The headline might sound clickbaity, but I assure you it isn’t.
Because no matter which angle you look at from, it seems like Google’s ban on Huawei devices sounds like doomsday for Huawei.
But after reading this, you might change your mind altogether.
The ban has not created a problem for Huawei; instead, it could have presented them with an opportunity that they could have waiting for years.
Now, do note that this is merely an opinion—but read on and you can decide on which side of the fence you lean on.
Ready to go down the rabbit hole?
Here’s why the Google ban might be a good thing for Huawei.
Before anything, you’d have to understand the basic concept of business.
Any sane business would not want to depend solely on a partner; if you’ve watched Shark Tank, you’d know that investors would never invest in a business that has 100% of its revenue from one client.
The logic is simple: if a business is held hostage by a partner / client, the partner / client can effectively control the business.
Back in the early days of phones, phones have their own OS: Nokia has Symbian, Blackberry has Blackberry OS and iPhone has iOS.
Each manufacturer owns its own OS, so there’s no risk of overdependence on any third party.
However, Android was released in HTC Dream in 2008 that kick-started the Android dominance: from then on, other phones started to use Android as their OS.
But why, you ask. Why not continue with their own OS, if there’s a risk of going with a third party?
This is when habits come into play.

:: AIM ::
Transcribe the passage of the article on Google's Huawei ban from "Here’s why the" to "as their OS." word for word.

:: DATA SHOWN ::
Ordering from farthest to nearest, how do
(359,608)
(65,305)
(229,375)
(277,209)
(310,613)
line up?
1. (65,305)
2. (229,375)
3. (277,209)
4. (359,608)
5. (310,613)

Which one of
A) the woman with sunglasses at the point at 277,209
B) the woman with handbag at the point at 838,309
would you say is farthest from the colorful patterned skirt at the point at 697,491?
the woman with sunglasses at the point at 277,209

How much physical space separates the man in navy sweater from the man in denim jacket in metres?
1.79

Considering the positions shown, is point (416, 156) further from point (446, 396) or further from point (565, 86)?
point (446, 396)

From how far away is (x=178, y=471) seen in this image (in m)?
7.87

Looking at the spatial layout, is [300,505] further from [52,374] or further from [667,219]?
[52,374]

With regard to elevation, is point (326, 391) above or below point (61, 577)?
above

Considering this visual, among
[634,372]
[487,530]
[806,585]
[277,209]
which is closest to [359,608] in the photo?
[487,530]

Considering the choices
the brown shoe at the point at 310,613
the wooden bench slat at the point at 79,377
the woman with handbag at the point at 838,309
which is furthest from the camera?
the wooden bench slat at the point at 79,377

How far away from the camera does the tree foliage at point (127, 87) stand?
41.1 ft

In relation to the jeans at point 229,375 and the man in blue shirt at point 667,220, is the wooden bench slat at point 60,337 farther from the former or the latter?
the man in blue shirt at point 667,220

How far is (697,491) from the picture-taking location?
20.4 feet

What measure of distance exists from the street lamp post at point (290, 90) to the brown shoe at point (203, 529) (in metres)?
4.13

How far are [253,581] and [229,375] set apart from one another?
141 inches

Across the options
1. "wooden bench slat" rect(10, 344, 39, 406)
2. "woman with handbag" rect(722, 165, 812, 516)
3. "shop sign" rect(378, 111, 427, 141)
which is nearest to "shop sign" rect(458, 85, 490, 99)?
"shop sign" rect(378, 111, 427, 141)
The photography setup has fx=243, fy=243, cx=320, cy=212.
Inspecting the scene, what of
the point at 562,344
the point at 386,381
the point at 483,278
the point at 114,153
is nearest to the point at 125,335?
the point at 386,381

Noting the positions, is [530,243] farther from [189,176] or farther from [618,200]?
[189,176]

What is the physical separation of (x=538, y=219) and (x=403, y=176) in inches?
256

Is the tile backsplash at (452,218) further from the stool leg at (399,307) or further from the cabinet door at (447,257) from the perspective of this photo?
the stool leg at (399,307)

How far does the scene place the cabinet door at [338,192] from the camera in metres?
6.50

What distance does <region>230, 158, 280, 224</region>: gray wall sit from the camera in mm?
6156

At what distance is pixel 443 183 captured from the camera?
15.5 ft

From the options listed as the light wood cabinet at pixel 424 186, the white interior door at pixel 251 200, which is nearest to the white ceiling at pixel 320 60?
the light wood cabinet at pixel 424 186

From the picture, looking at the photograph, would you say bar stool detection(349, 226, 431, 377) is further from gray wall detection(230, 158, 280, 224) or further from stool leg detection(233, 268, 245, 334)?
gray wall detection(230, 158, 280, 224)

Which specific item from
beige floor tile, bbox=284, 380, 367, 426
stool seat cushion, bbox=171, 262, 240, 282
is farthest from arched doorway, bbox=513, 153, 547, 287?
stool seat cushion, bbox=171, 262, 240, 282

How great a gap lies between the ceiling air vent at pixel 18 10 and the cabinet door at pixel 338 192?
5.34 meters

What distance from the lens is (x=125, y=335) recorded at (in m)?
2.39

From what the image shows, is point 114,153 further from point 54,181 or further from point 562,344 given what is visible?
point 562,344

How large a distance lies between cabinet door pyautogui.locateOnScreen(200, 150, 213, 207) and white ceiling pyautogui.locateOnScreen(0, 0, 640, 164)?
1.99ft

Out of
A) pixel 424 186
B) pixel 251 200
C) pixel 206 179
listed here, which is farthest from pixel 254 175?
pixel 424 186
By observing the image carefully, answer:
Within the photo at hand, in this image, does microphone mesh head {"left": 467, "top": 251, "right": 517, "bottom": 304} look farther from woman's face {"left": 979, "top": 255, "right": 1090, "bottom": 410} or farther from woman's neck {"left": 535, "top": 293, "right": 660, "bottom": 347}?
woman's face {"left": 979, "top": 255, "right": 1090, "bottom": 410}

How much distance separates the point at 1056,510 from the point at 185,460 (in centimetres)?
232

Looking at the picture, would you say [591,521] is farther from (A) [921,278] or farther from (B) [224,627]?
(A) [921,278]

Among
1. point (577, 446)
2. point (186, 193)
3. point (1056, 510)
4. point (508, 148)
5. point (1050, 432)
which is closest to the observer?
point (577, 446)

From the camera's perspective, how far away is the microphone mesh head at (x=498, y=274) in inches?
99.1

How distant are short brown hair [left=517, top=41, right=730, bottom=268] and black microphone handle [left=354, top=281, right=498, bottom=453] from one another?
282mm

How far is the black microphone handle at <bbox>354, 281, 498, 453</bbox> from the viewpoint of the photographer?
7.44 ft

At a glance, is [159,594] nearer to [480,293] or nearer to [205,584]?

:: SOLUTION TO THIS TASK ::
Here’s why the Google ban might be a good thing for Huawei.
Before anything, you’d have to understand the basic concept of business.
Any sane business would not want to depend solely on a partner; if you’ve watched Shark Tank, you’d know that investors would never invest in a business that has 100% of its revenue from one client.
The logic is simple: if a business is held hostage by a partner / client, the partner / client can effectively control the business.
Back in the early days of phones, phones have their own OS: Nokia has Symbian, Blackberry has Blackberry OS and iPhone has iOS.
Each manufacturer owns its own OS, so there’s no risk of overdependence on any third party.
However, Android was released in HTC Dream in 2008 that kick-started the Android dominance: from then on, other phones started to use Android as their OS.